Tugas yang Dikerjakan:
A - Dalam teks perjalanan ke Buduk Kubul, berapa kapasitas penumpang pesawat perintis yang digunakan untuk mencapai desa itu?
B - Lanjutkan teks perjalanan ke Buduk Kubul setelah kalimat terakhirnya.

Kutipan Terpilih:
----------------

Surga Tanaman Obat di Tanah Borneo (2)

By , Senin, 22 September 2014 | 20:24 WIB

Akhirnya saya tiba juga di Bandar Udara Juwata Tarakan. Tarakan adalah kota terbesar di provinsi termuda Indonesia, Kalimantan Utara, sekaligus pintu masuk saya menuju Desa Buduk Kubul.

Buduk Kubul hanya dapat dicapai dengan menggunakan pesawat perintis dengan kapasitas 5 penumpang, dan membutuhkan waktu sekira 1 jam untuk mencapai desa tersebut. Keesokan paginya, dalam perjalanan menuju Buduk Kubul, pesawat yang saya tumpangi harus singgah di desa karena cuaca yang kurang mendukung.

Di tempat tersebut, saya menggunakan kesempatan untuk berkenalan dengan masyarakat setempat dan diajak untuk melihat fasilitas umum di sana. Desa ini ternyata memiliki sebuah pembangkit listrik tenaga air swadaya masyarakat yang telah memberikan manfaat selama dua tahun terakhir.

Tiba di Buduk Kubul, saya, Ratih dan tim disambut oleh masyarakat setempat serta beberapa tetua adat. Festival panen raya Irau diadakan setiap tahunnya untuk merayakan keberhasilan panen selama setahun.

Tarian di acara Irau (Dok. KompasTV)

Buduk Kubul merupakan wilayah subur di daerah Pegunungan Krayan, dekat dengan perbatasan Indonesia dan Sarawak di Malaysia, yang terkenal dengan budidaya beras adan—beras organik pilihan para sultan dan raja di Malaysia dan Brunei Darussalam. Dan selama saya tinggal di Buduk Kubul, saya ikut merasakan nasi yang ditanak dari beras pilihan raja.

----------------

Baris Entri:
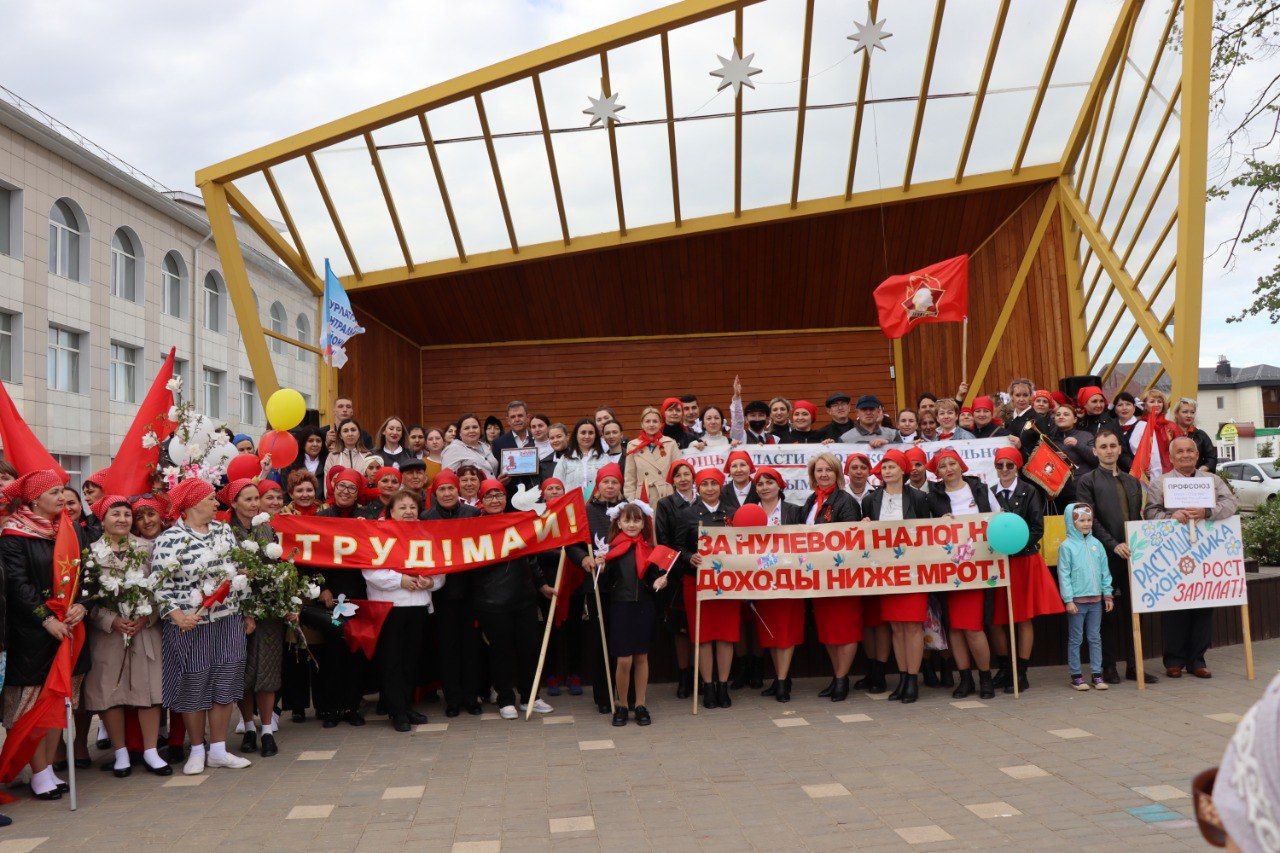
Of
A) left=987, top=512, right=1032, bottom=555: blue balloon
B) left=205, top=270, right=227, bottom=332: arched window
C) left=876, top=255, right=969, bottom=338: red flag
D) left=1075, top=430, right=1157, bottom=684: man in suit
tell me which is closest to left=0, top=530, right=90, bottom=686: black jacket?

----------------

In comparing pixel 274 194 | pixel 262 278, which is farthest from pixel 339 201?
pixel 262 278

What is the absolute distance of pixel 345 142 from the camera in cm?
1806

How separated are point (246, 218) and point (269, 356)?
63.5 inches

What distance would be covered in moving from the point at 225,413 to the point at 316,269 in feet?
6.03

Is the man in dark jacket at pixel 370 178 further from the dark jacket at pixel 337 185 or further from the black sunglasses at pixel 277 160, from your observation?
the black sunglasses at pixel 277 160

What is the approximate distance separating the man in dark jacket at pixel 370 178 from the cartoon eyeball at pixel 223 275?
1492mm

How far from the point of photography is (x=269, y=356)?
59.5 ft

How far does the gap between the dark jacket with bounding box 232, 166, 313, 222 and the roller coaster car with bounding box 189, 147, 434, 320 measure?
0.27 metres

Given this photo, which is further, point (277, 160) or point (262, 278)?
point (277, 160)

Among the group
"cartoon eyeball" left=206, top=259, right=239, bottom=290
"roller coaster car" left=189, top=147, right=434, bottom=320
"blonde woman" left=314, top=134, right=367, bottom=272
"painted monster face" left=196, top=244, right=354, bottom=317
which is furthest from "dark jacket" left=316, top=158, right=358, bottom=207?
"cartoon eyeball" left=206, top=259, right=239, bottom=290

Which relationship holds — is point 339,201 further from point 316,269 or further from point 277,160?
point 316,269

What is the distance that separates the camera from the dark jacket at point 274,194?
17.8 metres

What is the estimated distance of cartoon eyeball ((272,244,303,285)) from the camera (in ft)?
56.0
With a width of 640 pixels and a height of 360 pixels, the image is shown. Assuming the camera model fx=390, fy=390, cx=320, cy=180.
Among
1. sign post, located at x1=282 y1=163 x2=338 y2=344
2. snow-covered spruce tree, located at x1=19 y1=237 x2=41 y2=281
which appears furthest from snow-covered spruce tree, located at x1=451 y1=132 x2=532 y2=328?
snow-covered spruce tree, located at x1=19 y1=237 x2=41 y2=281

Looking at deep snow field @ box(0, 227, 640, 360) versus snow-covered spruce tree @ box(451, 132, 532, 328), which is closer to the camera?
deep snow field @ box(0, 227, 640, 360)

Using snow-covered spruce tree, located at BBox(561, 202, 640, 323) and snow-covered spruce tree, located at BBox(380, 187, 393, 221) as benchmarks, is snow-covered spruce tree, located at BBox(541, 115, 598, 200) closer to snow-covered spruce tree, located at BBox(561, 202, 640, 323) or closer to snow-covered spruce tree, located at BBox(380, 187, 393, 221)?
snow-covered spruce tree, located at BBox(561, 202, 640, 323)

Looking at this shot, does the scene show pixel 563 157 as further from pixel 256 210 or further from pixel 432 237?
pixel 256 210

----------------

Jawaban Tugas:
A - Pesawat perintis itu berkapasitas 5 penumpang.

B -
Sebagai beras pilihan raja, seharusnya penghasil beras adan akan mendapatkan penghasilan yang tinggi, namun yang terjadi adalah sebaliknya, beras ini hanya dijual sekitar 10.000 rupiah per kilonya, yang terhitung sangat murah.

Seusai acara saya melanjutkan perjalanan menuju Long Bawan, sebuah kota kecil yang berjarak sekitar 3 km dari perbatasan Indonesia dan Ba'kelalan di Sarawak Malaysia. Perjalanan ini ditempuh dengan jalan kaki selama 6 jam mendaki gunung di tengah hutan Kalimantan. Sesampainya di Long Bawan, saya tinggal di rumah Yagung Bangau, ketua adat Dayak Lundayeh.

Selain listrik yang hanya menyala 6 jam sehari, kenyataan banyaknya jalan yang rusak. Dan, harga barang buatan Indonesia yang jauh lebih mahal dibandingkan barang-barang Malaysia menarik saya untuk berbincang dengan Pak Yagung tentang hal ini. Dari perbincangan itu, kurangnya perhatian pemerintah indonesia terhadap daerah perbatasan adalah penyebab utamanya.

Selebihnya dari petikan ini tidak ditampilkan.